4. Model Definition¶
To define the model, we have to describe the different entities, their fields, the way they interact (links) and how they behave over time (processes).
LIAM2 model files use a dialect of the YAML format. This format uses the level of indentation and colons (: characters) to differenciate objects from sub objects.
4.1. Comments¶
Another particularity inherited from YAML is the use of the hash character, #
,
to start comments, which extend to the end of the line. A comment may
appear at the start of a line or following whitespace or a complete line of
code, but not within an expression. Since comments are only meant to clarify
code, they are ignored by LIAM2 and may be omitted if typing in examples.
4.2. General structure¶
A LIAM2 model file has the following general structure:
import: # optional section (can be entirely omitted)
...
globals: # optional section
...
entities:
...
simulation:
...
Here is an example of what a trivial model looks like:
entities:
person:
fields:
# period and id are implicit
- age: int
processes:
ageing():
- age: age + 1
simulation:
processes:
- person: [ageing]
input:
file: input.h5
output:
file: output.h5
start_period: 2015
periods: 10
4.3. import¶
A model file can (optionally) import (an)other model file(s). This can be used to simply split a large model file into smaller files, or (more interestingly) to create simulation variants without having to duplicate the common parts.
For details, see the Importing other models section.
4.4. globals¶
globals are variables (aka. parameters) that do not relate to any particular entity defined in the model. They can be used in expressions in any entity.
LIAM2 currently supports three kinds of globals: constants (scalars), tables and multi-dimensional arrays. All kinds need to be declared in the simulation file, as follow:
globals:
MY_BOOL_CONSTANT: True
MY_FLOAT_CONSTANT: 3.1415
MY_INT_CONSTANT: 42
MY_STRING_CONSTANT: "hello"
mytable:
fields:
- MYINTFIELD: int
- MYFLOATFIELD: float
MYARRAY:
type: float
Please see the globals usage section for how to use them in your expressions.
Globals can be loaded from either .csv files during the simulation, or from the HDF5 input file, along with the entities data. In the later case, they need to be imported (as explained in the Importing data section) before they can be used. If globals need to be loaded from .csv files during the simulation, the path to the files need to be given like
globals:
mytable:
path: mytable.csv
fields:
- MYINTFIELD: int
- MYFLOATFIELD: float
MYARRAY:
path: path\to\myarray.csv
type: float
If no path is specified, the globals are assumed to be in the HDF5 file.
There are globals with a special status: periodic globals. Those globals have a different value for each period. periodic is thus a reserved word and is always a table, so the “fields” keyword can be omitted for that table.
For example, the retirement age for women in Belgium has been gradually increasing from 61 in 1997 to 65 in 2009. A global variable WEMRA has therefore been included.

THE EXERCISE:
Answer these questions about the model definition text:
1. Which character starts a comment?
2. What three kinds of globals does LIAM2 currently support?
3. Where are globals assumed to be when no path is given?
Answer from the text alone.

STORED ROWS:
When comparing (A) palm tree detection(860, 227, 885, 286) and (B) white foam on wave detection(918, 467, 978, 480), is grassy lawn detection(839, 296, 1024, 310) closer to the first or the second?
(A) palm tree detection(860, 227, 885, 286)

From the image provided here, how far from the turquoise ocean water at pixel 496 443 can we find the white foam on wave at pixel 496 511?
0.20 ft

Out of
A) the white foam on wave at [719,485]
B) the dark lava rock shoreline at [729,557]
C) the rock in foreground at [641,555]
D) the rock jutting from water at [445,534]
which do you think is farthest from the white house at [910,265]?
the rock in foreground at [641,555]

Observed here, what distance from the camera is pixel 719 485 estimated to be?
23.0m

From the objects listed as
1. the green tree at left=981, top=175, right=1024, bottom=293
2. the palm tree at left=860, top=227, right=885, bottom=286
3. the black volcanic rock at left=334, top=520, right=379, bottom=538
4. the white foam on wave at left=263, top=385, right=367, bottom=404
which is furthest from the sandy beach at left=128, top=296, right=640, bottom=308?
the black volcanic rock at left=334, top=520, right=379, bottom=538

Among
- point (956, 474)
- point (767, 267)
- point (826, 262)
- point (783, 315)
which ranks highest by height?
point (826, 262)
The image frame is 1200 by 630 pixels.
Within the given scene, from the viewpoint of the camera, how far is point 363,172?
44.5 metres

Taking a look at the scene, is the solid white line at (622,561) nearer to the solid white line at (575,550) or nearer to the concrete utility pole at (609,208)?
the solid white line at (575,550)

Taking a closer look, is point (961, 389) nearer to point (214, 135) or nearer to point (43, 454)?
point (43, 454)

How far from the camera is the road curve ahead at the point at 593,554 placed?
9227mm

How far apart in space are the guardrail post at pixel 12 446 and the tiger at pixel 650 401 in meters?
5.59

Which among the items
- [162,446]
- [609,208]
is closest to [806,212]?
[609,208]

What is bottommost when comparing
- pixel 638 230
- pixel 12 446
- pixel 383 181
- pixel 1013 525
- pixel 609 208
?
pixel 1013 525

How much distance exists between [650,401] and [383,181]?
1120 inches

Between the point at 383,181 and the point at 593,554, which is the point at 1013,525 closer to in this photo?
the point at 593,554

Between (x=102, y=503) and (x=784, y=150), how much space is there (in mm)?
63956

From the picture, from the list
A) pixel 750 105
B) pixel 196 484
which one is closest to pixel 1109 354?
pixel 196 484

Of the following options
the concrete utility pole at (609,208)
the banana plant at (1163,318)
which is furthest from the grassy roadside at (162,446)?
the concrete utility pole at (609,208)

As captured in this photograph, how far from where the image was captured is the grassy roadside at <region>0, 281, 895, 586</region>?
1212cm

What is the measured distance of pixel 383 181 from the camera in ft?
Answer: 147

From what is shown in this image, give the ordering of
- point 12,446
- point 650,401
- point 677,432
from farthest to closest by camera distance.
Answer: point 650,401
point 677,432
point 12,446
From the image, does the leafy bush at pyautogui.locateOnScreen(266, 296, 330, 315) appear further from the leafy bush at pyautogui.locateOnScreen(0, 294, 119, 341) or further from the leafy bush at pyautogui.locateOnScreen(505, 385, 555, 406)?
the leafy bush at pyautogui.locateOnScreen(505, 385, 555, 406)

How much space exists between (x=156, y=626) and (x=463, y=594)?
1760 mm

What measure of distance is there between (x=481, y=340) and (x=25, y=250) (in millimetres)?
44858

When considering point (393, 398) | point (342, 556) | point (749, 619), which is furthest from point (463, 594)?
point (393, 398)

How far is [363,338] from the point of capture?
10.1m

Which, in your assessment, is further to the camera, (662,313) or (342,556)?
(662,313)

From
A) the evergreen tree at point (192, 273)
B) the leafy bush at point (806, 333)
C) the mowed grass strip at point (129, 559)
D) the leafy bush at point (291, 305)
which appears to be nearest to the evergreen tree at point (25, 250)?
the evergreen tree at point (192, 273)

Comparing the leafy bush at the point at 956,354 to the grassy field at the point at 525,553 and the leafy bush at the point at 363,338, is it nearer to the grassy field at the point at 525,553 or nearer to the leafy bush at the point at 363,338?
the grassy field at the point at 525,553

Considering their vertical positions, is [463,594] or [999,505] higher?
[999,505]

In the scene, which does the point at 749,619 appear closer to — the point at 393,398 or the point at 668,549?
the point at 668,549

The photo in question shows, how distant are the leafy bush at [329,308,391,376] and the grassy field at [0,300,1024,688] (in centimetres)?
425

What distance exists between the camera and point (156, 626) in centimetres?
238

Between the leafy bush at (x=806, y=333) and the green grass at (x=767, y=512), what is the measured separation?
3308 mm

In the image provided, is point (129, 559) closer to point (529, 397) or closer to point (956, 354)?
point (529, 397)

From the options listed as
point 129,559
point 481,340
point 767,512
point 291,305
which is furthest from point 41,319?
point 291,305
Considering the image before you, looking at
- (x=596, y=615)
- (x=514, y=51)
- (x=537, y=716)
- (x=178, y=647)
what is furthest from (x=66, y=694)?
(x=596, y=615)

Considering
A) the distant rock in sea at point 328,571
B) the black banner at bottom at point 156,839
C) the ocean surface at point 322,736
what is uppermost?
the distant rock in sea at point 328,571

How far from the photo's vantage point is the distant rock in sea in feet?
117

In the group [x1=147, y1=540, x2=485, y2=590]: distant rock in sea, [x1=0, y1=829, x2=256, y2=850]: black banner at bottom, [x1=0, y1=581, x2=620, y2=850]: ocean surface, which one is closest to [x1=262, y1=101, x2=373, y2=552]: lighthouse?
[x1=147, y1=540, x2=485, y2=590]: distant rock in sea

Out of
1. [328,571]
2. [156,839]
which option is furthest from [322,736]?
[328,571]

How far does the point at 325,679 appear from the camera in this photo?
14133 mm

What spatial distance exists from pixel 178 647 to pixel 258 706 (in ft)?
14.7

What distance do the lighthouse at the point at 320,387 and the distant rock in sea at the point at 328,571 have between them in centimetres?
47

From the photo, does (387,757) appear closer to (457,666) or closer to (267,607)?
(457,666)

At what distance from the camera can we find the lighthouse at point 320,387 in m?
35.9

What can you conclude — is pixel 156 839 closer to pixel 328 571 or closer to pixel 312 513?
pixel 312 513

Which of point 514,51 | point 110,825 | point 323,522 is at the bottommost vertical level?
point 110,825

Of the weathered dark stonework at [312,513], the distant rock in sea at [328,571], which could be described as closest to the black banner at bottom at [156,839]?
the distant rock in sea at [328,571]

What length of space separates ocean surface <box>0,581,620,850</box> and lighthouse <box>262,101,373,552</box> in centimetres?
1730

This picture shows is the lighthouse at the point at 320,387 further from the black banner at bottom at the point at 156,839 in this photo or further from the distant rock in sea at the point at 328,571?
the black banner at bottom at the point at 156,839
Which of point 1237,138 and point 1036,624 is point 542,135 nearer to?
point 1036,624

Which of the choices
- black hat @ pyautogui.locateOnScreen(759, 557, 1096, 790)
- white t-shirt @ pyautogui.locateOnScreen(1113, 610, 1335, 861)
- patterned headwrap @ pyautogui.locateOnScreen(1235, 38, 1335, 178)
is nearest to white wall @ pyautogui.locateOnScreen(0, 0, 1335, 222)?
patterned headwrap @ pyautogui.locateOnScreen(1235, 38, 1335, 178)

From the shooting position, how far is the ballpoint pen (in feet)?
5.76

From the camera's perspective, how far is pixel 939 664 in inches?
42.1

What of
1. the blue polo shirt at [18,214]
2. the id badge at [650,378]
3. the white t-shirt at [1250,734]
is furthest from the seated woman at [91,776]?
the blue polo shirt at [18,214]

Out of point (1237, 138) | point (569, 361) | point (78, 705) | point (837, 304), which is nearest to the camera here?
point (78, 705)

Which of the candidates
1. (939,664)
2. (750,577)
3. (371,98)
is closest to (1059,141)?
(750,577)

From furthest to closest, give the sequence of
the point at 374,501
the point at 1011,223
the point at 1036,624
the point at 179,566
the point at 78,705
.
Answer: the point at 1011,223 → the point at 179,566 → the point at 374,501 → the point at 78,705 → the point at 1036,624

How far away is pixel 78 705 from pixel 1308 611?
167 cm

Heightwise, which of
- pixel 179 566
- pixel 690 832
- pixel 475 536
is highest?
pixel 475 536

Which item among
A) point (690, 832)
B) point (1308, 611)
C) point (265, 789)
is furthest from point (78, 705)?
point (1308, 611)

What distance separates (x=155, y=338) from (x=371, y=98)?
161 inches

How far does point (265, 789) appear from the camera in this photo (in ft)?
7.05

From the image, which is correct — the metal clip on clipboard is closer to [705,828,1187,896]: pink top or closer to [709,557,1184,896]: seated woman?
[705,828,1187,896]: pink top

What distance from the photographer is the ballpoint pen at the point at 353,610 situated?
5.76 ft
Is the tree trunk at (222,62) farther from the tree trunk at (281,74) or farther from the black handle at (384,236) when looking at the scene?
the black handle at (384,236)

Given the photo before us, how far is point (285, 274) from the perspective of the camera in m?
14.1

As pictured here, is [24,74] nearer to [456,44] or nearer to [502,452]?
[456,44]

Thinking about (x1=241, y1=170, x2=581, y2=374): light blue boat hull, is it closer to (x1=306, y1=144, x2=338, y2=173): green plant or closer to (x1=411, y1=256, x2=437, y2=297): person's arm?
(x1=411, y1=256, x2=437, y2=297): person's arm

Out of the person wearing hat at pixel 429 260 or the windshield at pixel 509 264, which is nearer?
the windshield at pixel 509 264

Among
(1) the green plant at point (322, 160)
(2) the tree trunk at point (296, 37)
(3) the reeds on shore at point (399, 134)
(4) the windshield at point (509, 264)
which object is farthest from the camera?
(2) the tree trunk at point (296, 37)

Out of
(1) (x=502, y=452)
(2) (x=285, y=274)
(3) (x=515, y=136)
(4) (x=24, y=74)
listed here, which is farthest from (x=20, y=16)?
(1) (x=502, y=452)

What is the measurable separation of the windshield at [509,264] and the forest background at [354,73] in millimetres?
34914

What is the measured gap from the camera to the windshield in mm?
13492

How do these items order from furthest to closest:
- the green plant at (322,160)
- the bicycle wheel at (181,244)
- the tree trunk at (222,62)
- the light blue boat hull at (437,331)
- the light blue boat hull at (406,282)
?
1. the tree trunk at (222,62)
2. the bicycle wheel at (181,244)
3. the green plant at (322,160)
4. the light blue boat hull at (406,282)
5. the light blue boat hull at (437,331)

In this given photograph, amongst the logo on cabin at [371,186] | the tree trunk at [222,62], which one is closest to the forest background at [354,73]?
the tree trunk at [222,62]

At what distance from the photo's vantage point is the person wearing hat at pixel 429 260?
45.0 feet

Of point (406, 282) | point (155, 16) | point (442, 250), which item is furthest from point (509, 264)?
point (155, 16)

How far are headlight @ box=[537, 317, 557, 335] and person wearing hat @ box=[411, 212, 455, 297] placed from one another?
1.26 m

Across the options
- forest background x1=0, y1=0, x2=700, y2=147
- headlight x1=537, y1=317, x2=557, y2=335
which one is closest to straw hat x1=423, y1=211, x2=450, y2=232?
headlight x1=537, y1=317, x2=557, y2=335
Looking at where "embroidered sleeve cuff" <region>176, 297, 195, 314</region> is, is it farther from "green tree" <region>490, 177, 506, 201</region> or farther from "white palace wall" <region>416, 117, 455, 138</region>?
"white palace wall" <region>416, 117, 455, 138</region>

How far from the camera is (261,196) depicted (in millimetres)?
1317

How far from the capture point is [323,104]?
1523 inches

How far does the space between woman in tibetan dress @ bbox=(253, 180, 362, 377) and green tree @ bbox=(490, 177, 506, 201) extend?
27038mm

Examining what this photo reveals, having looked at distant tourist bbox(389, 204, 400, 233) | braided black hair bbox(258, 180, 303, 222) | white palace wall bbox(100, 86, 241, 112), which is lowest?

TASK SOLUTION:
1. The hash character, #.
2. Constants (scalars), tables and multi-dimensional arrays.
3. In the HDF5 file.